Length square head without load:

$a_1=\cfrac{d_9}{2}\sin{\left(\cos^{-1}{\cfrac{s}{d_9}}\right)}$
where:
$a_1$ length square head without load $\mathrm{mm}$
$d_9$ free diameter $\mathrm{mm}$
$s$ width square head $\mathrm{mm}$

Length square head with load:

$a=\cfrac{d_8}{2}\sin{\left(\cos^{-1}{\cfrac{s}{d_8}}\right)}-a_1$
where:
$a$ length square head with load $\mathrm{mm}$
$d_8$ diameter square head $\mathrm{mm}$
$s$ width square head $\mathrm{mm}$
$a_1$ length square head without load $\mathrm{mm}$

Allowable bearing stress:

$\sigma_{all}=\cfrac{0,9R_{p0,2/T}}{S_F}\cdot C_c$
where:
$\sigma_{all}$ allowable bearing stress $\mathrm{MPa}$
$R_{p 0,2 /T}$ the minimum yield strength or 0,2% proof strength at calculation temperature $\mathrm{MPa}$
$S_F$ safety factor $\mathrm{-}$
$C_c$ coefficient of use of joints according to load $\mathrm{-}$

Example:
We have to determine the safety factor for the bearing stress of the hub. Dimensions will be from the standard EN ISO 5211 flange type F25. The hub material will be GGG70. $M_T=8000\ \mathrm{Nm}$; $R_{p0,2/T}=380\ \mathrm{MPa}$; $s_s=1,5$; $s=55\ \mathrm{mm}$; $l=52\ \mathrm{mm}$; $d_8=72,2\ \mathrm{mm}$; $d_9=57,9\ \mathrm{mm}$.
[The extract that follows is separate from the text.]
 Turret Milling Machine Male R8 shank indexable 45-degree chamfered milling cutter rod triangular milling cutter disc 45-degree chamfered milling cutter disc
Length square head without load:

$a_1=\cfrac{d_9}{2}\sin{\left(\cos^{-1}{\cfrac{s}{d_9}}\right)}=\cfrac{57,9}{2}\sin{\left(\cos^{-1}{\cfrac{55}{57,9}}\right)=9,05}\ \mathrm{mm}$

Length square head load:

$a=\cfrac{d_8}{2}\sin{\left(\cos^{-1}{\cfrac{s}{d_8}}\right)}-a_1=\cfrac{72,2}{2}\sin{\left(\cos^{-1}{\cfrac{55}{72,2}}\right)-9,05=14,34}\ \mathrm{mm}$

Distance of the resultant of the pressure:

$b=a_1+\cfrac{2}{3}a=9,05+\cfrac{2}{3}14,34=18,61\ \mathrm{mm}$

Bearing stress:

$p=\cfrac{M_T\cdot s_s}{2a\cdot l\cdot b}=\cfrac{8000000\cdot1,5}{2\cdot14,34\cdot52\cdot18,61}=432,4\ \mathrm{MPa}$

Safety factor under bearing stress:

$S_F=\cfrac{0,9R_{p0,2/T}}{p}\cdot C_c=\cfrac{0,9\cdot380}{432,4}\cdot432,4=0,63$

$\rightarrow$ does not suit
Value safety factor for the bearing stress is lower than 1. The square head does not meet any safety of the connection.

Literature:
- AISC: Specification for structural steel buildings: Allowable Stress design and plastic design 1989.
- František Boháček: Části a mechanismy strojů I. 1984.
- Joseph E. Shigley, Charles R. Mischke, Richard G. Budynas: Konstruování strojních součástí 2010.